> _TASK TO CARRY OUT_: Put every line of the material below into a JSON list of strings, one string per line, with blank lines left out.
··· GIVEN RECORDS
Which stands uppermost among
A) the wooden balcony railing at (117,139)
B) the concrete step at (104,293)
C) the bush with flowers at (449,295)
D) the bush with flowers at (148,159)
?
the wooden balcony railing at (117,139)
······
> _RESULT FOR THIS TASK_:
[
  "Which stands uppermost among",
  "A) the wooden balcony railing at (117,139)",
  "B) the concrete step at (104,293)",
  "C) the bush with flowers at (449,295)",
  "D) the bush with flowers at (148,159)",
  "?",
  "the wooden balcony railing at (117,139)"
]